* TASK LIST
1. According to the SageMaker Debugger text below, which three TensorFlow interfaces does Amazon SageMaker Debugger support?
2. Duplicate the SageMaker Debugger text below, from "Amazon SageMaker is" to "in training flow.", word for word.
3. Go on with the SageMaker Debugger text below, picking up right after its final sentence.

Amazon SageMaker Debugger - Using built-in rule¶

Amazon SageMaker is managed platform to build, train and host maching learning models. Amazon SageMaker Debugger is a new feature which offers the capability to debug machine learning models during training by identifying and detecting problems with the models in near real-time.

In this notebook you’ll be looking at how to use a SageMaker provided built in rule during a TensorFlow training job.

How does Amazon SageMaker Debugger work?¶

Amazon SageMaker Debugger lets you go beyond just looking at scalars like losses and accuracies during training and gives you full visibility into all tensors ‘flowing through the graph’ during training. Furthermore, it helps you monitor your training in near real-time using rules and provides you alerts, once it has detected inconsistency in training flow.

Concepts¶

Tensors: These represent the state of the training network at intermediate points during its execution
Debug Hook: Hook is the construct with which Amazon SageMaker Debugger looks into the training process and captures the tensors requested at the desired step intervals
Rule: A logical construct, implemented as Python code, which helps analyze the tensors captured by the hook and report anomalies, if at all

With these concepts in mind, let’s understand the overall flow of things that Amazon SageMaker Debugger uses to orchestrate debugging

Saving tensors during training¶

The tensors captured by the debug hook are stored in the S3 location specified by you. There are two ways you can configure Amazon SageMaker Debugger to save tensors:

With no changes to your training script¶

If you use one of Amazon SageMaker provided Deep Learning Containers for 1.15, then you don’t need to make any changes to your training script for the tensors to be stored. Amazon SageMaker Debugger will use the configuration you provide through Amazon SageMaker SDK’s Tensorflow Estimator when creating your job to save the tensors in the fashion you specify. You can review the script we are going to use at src/mnist_zerocodechange.py. You will note that this is an untouched TensorFlow script which uses the tf.estimator interface. Please note that Amazon SageMaker Debugger only supports tf.keras, tf.Estimator and tf.MonitoredSession interfaces. Full description of support is available at Amazon SageMaker Debugger with TensorFlow

Orchestrating your script to store tensors¶

For other containers, you need to make couple of lines of changes to your training script. The Amazon SageMaker Debugger exposes a library smdebug which allows you to capture these tensors and save them for analysis. It’s highly customizable and allows to save the specific tensors you want at different frequencies and possibly with other configurations. Refer DeveloperGuide for details on how to use the Debugger library with your choice of framework in your training script. Here we have an example script orchestrated at src/mnist_byoc. You also need to ensure that your container has the smdebug library installed.

* PROVIDED RECORDS

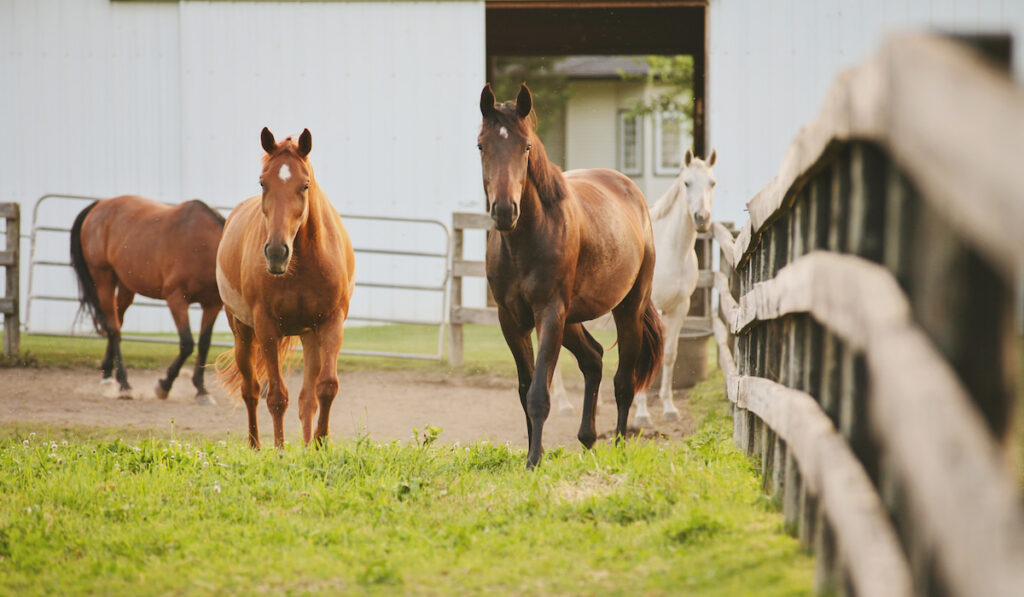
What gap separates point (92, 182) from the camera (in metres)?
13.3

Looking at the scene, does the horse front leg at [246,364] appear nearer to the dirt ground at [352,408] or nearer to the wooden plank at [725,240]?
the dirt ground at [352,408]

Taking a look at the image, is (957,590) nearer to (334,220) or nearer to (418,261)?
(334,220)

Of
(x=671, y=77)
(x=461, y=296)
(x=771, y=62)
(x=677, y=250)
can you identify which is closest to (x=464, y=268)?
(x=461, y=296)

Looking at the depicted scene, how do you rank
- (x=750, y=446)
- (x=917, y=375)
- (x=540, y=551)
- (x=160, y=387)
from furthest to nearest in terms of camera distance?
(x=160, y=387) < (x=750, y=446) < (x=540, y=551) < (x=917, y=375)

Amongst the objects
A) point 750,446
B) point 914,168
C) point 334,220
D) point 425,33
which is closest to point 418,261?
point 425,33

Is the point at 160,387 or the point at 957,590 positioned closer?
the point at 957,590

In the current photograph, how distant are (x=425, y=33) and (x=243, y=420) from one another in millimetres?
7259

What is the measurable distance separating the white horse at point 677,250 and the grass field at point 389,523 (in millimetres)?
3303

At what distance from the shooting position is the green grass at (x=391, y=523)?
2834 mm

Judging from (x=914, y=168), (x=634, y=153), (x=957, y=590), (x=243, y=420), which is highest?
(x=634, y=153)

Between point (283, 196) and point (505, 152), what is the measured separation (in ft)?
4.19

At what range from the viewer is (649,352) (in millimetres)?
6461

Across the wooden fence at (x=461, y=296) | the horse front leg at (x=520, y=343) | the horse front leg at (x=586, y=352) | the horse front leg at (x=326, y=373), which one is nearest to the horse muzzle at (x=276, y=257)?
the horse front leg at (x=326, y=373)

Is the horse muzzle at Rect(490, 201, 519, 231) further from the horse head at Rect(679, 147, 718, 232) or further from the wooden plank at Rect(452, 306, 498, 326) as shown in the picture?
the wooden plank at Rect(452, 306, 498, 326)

* TASK-BY-TASK ANSWERS
1. tf.keras, tf.Estimator and tf.MonitoredSession.

2.
Amazon SageMaker is managed platform to build, train and host maching learning models. Amazon SageMaker Debugger is a new feature which offers the capability to debug machine learning models during training by identifying and detecting problems with the models in near real-time.

In this notebook you’ll be looking at how to use a SageMaker provided built in rule during a TensorFlow training job.

How does Amazon SageMaker Debugger work?¶

Amazon SageMaker Debugger lets you go beyond just looking at scalars like losses and accuracies during training and gives you full visibility into all tensors ‘flowing through the graph’ during training. Furthermore, it helps you monitor your training in near real-time using rules and provides you alerts, once it has detected inconsistency in training flow.

3.
Analysis of tensors¶

Once the tensors are saved, Amazon SageMaker Debugger can be configured to run debugging *Rules* on them. At a very broad level, a rule is python code used to detect certain conditions during training. Some of the conditions that a data scientist training an algorithm may care about are monitoring for gradients getting too large or too small, detecting overfitting, and so on. Amazon Sagemaker Debugger will come pre-packaged with certain first-party (1P) rules. Users can write their own rules using Amazon Sagemaker Debugger APIs. You can also analyze raw tensor data outside of the Rules construct in say, a Sagemaker notebook, using Amazon Sagemaker Debugger’s full set of APIs. This notebook will show you how to use a built in SageMaker Rule with your training job as well as provide a sneak peak into these APIs for interactive exploration. Please refer Analysis Developer Guide for more on these APIs.

Setup¶

Follow this one time setup to get your notebook up and running to use Amazon SageMaker Debugger. This is only needed because we plan to perform interactive analysis using this library in the notebook.

[ ]:

! pip install smdebug

With the setup out of the way let’s start training our TensorFlow model in SageMaker with the debugger enabled.

Training TensorFlow models in SageMaker with Amazon SageMaker Debugger¶

SageMaker TensorFlow as a framework¶

We’ll train a TensorFlow model in this notebook with Amazon Sagemaker Debugger enabled and monitor the training jobs with Amazon Sagemaker Debugger Rules. This will be done using Amazon SageMaker TensorFlow 1.15.0 Container as a framework.

[ ]:

import boto3
import os
import sagemaker
from sagemaker.tensorflow import TensorFlow

Let’s import the libraries needed for our demo of Amazon SageMaker Debugger.

[ ]:

from sagemaker.debugger import Rule, DebuggerHookConfig, TensorBoardOutputConfig, CollectionConfig, rule_configs

Now we’ll define the configuration for our training to run. We’ll using image recognition using MNIST dataset as our training example.

[ ]:

# define the entrypoint script
entrypoint_script='src/mnist_zerocodechange.py'

hyperparameters = {
    "num_epochs": 3
}

Setting up the Estimator¶

Now it’s time to setup our TensorFlow estimator. We’ve added new parameters to the estimator to enable your training job for debugging through Amazon SageMaker Debugger. These new parameters are explained below.

debugger_hook_config: This new parameter accepts a local path where you wish your tensors to be written to and also accepts the S3 URI where you wish your tensors to be uploaded to. SageMaker will take care of uploading these tensors transparently during execution.
rules: This new parameter will accept a list of rules you wish to evaluate against the tensors output by this training job. For rules, Amazon SageMaker Debugger supports two types:
SageMaker Rules: These are rules specially curated by the data science and engineering teams in Amazon SageMaker which you can opt to evaluate against your training job.
Custom Rules: You can optionally choose to write your own rule as a Python source file and have it evaluated against your training job. To provide Amazon SageMaker Debugger to evaluate this rule, you would have to provide the S3 location of the rule source and the evaluator image.

Using Amazon SageMaker Rules¶

In this example we’ll demonstrate how to use SageMaker rules to be evaluated against your training. You can find the list of SageMaker rules and the configurations best suited for using them here.

The rules we’ll use are VanishingGradient and LossNotDecreasing. As the names suggest, the rules will attempt to evaluate if there are vanishing gradients in the tensors captured by the debugging hook during training and also if the loss is not decreasing.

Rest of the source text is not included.